** start Text passage **

But there is still hope. Climate cooperation between the two countries has overcome difficulties and challenges; this is not the first hurdle, and it won’t be the last. Cooperation has been built on frequent, intensive and constructive bilateral talks held in good faith. During the 13 days of the Paris climate conference in 2015, nine sessions of bilateral meetings were held, paving the way for reaching the Paris Agreement. Xie Zhenhua, China’s climate envoy, revealed recently that his team and John Kerry’s team once met 31 times over video and four times face-to-face in a single year. Such interactions have helped both sides learn to respect each other’s core concerns and find common ground, driving the cooperation to become more pragmatic and institutionalised.

With time, bilateral conversations and cooperation may resume. Barring a resumption in the short term, both sides should consider boosting their respective nationally determined contributions and fulfilling their responsibilities under the Paris Agreement. The Inflation Reduction Act passed in the US is good news despite the gap with its original climate ambitions. Meanwhile, President Xi Jinping’s latest article in the Party’s Qiushi magazine also injects fresh impetus for China to achieve its dual targets of carbon peaking before 2030 and carbon neutrality before 2060. These new developments will create a more positive atmosphere for COP27, move the climate agenda forward, and create conditions for peace and development in this turbulent world.

Thom Woodroofe

Fellow at the Asia Society Policy Institute and a former climate diplomat

The biggest loser of this announcement is the climate. If we are to urgently solve the climate crisis, we need the world’s two largest emitters to work together.

** end Text passage **
** start Collected data **

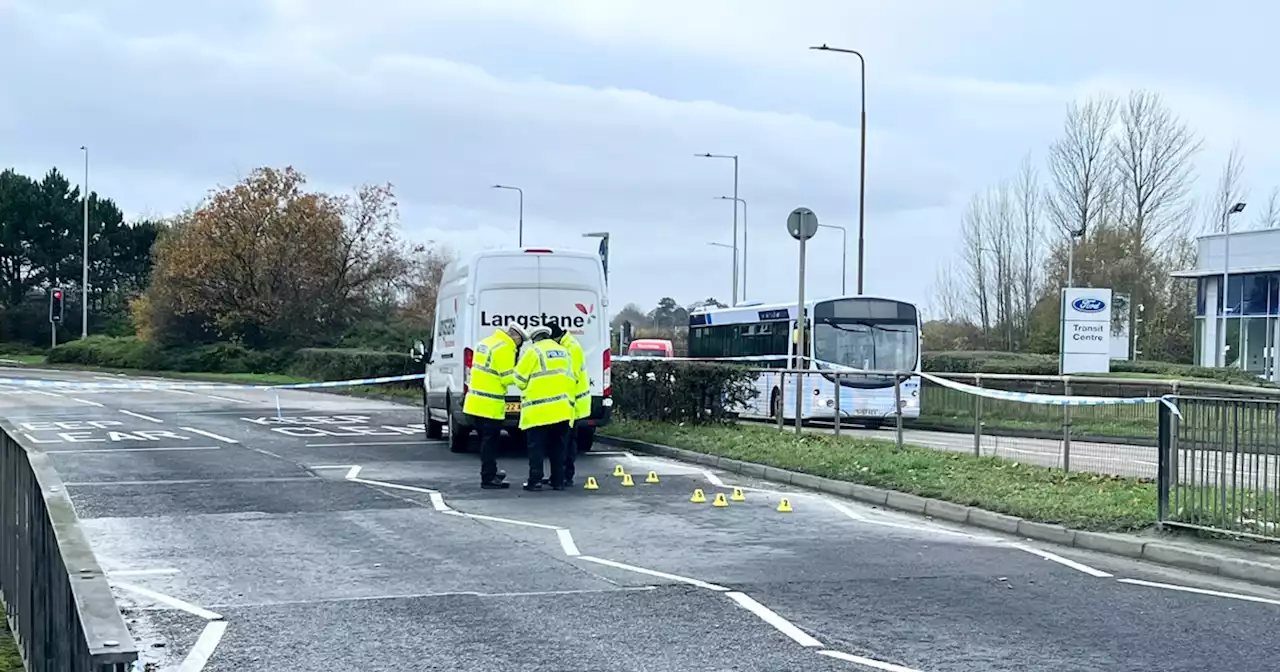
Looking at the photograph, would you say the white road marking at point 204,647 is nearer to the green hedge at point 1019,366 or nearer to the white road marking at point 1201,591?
the white road marking at point 1201,591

** end Collected data **

- _Directive_:
Can you write out the climate text again, starting with "The biggest loser" and going on through "to work together.", with "biggest loser" updated to "main casualty"?

- _Final result_:
The main casualty of this announcement is the climate. If we are to urgently solve the climate crisis, we need the world’s two largest emitters to work together.